In Morocco they serve bread with every meal. If you want eat this Moroccan-style, put the dish in the middle of the table and use flat-breads to mop up the little meatballs and eggs. It’s really worthwhile seeking out hot paprika (the paprika available in supermarkets is the sweet version), but don’t be tempted to use smoked paprika as it has a much stronger flavour and will overpower the dish. You can use minced lamb instead of beef if you prefer. The tagine also works well without the eggs, but they do add an extra layer of flavour and texture.

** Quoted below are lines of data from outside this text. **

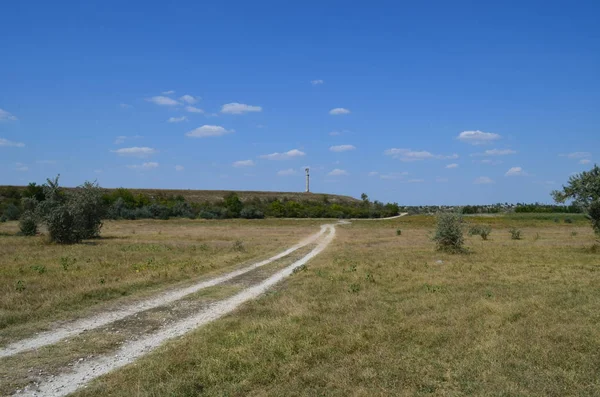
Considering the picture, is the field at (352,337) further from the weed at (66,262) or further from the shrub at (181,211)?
the shrub at (181,211)

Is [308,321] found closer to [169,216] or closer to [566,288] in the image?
[566,288]

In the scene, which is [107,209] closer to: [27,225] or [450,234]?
[27,225]

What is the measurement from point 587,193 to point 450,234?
964 centimetres

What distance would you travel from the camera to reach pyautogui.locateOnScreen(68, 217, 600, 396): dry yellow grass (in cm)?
657

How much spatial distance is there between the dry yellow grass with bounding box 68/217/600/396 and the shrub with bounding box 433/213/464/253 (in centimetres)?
1372

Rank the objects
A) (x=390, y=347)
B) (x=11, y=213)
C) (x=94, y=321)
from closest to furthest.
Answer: (x=390, y=347) < (x=94, y=321) < (x=11, y=213)

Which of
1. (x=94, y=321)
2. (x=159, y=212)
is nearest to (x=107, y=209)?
(x=94, y=321)

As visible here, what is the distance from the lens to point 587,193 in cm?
2912

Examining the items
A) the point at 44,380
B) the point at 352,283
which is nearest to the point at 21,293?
the point at 44,380

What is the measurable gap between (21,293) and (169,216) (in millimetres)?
81324

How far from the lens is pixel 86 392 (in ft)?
20.7

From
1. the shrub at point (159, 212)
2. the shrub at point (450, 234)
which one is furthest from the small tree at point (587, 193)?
the shrub at point (159, 212)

Kefta Mkaouara – to serve 4
- 500g minced beef
- small handful chopped parsley
- 2 tsp ground cumin
- 1 tsp hot paprika
- olive oil
- 1 onion, finely chopped
- 2 x 400g tins chopped tomatoes
- 2 garlic cloves, crushed
- fresh ground black pepper
- sea salt
- 4 eggs (optional)
- handful fresh coriander, chopped
Preheat the oven to 200ºC.
Mix the mince with the parsley, 1 tsp of the cumin and ½ tsp of the paprika, some black pepper and about 1 tsp salt. Wet your hands and make lots of tiny meatballs (about the size of cherry tomatoes).
Heat a couple of good glugs of olive oil in a frying pan and brown the meatballs in batches. Remove them with a slotted spoon.
Add the onion to the pan with a little extra oil if necessary and cook gently until very soft (about 10 minutes). Add the tomatoes, the rest of the cumin and paprika, 1tsp ground black pepper and the garlic. Simmer gently for about 20 minutes but be careful that it doesn’t reduce down too much and become thick. Season well.
Add the meatballs to the tomato sauce and pour into a shallow ovenproof dish. Push the back of a ladle into the mixture to make 4 wells to crack the eggs into. Bake for about 15 minutes or until the eggs are just set. Serve with the coriander and some warm flatbreads.
Drink with: a fruity red. We had a glass of our favourite “everyday” wine of the moment which the the Selvapiana Chianti Rufina and it worked a treat.